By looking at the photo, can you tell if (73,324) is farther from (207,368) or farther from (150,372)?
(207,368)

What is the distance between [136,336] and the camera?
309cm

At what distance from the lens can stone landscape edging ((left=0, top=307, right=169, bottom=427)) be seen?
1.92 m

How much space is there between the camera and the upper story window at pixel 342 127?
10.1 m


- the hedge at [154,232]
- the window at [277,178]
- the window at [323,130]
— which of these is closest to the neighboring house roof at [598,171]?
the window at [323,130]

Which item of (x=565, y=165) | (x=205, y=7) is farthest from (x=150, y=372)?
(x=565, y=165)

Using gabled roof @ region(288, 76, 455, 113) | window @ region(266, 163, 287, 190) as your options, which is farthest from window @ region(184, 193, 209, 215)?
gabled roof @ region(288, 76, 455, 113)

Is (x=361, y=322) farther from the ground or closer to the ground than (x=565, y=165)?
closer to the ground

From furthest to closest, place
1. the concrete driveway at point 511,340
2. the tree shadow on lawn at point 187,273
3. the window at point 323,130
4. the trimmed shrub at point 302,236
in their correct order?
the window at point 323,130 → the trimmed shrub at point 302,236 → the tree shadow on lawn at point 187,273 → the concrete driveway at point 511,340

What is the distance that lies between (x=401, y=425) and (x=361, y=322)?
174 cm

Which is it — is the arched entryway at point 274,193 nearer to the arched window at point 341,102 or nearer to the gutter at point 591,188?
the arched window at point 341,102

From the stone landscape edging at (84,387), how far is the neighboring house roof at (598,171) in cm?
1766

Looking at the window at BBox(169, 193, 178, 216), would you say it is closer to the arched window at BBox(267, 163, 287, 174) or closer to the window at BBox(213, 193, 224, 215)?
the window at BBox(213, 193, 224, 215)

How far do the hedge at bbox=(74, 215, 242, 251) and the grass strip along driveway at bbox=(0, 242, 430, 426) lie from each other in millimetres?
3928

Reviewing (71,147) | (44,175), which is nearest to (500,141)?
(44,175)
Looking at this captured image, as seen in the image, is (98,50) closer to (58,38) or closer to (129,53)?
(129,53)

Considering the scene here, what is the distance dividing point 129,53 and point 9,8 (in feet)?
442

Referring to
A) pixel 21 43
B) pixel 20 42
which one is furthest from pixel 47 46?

■ ■ ■ ■ ■ ■ ■

| Goal of the exercise |
Print the complete listing again, exactly as it stands.

| Response below |
By looking at the photo, can you tell if (73,324) is farther from (207,368) or farther from (150,372)?
(207,368)

What is the distance between [136,336] and the camera?
309cm

At what distance from the lens can stone landscape edging ((left=0, top=307, right=169, bottom=427)) be seen?
1.92 m

How much space is there between the camera and the upper story window at pixel 342 127?
10.1 m


- the hedge at [154,232]
- the window at [277,178]
- the window at [323,130]
— which of these is closest to the neighboring house roof at [598,171]?
the window at [323,130]

Which item of (x=565, y=165) | (x=205, y=7) is farthest from (x=150, y=372)?
(x=565, y=165)

Using gabled roof @ region(288, 76, 455, 113) | window @ region(266, 163, 287, 190) as your options, which is farthest from window @ region(184, 193, 209, 215)?
gabled roof @ region(288, 76, 455, 113)

Is (x=361, y=322) farther from the ground or closer to the ground than (x=565, y=165)?
closer to the ground

From furthest to closest, place
1. the concrete driveway at point 511,340
2. the tree shadow on lawn at point 187,273
3. the window at point 323,130
4. the trimmed shrub at point 302,236
in their correct order?
the window at point 323,130 → the trimmed shrub at point 302,236 → the tree shadow on lawn at point 187,273 → the concrete driveway at point 511,340

What is the distance that lies between (x=401, y=425) and (x=361, y=322)?
174 cm

Which is it — is the arched entryway at point 274,193 nearer to the arched window at point 341,102 or nearer to the gutter at point 591,188?
the arched window at point 341,102

From the stone landscape edging at (84,387), how far is the neighboring house roof at (598,171) in cm?
1766

Looking at the window at BBox(169, 193, 178, 216), would you say it is closer to the arched window at BBox(267, 163, 287, 174) or closer to the window at BBox(213, 193, 224, 215)?
the window at BBox(213, 193, 224, 215)

How far do the hedge at bbox=(74, 215, 242, 251) and the grass strip along driveway at bbox=(0, 242, 430, 426) lie from each other in millimetres?
3928

Reviewing (71,147) | (44,175), which is nearest to (500,141)?
(44,175)
Looking at this captured image, as seen in the image, is (98,50) closer to (58,38) or closer to (129,53)?
(129,53)

Considering the scene here, what is the distance dividing point 129,53 and point 9,8 (in feet)?
442

Referring to
A) pixel 21 43
B) pixel 20 42
which one is furthest from pixel 47 46?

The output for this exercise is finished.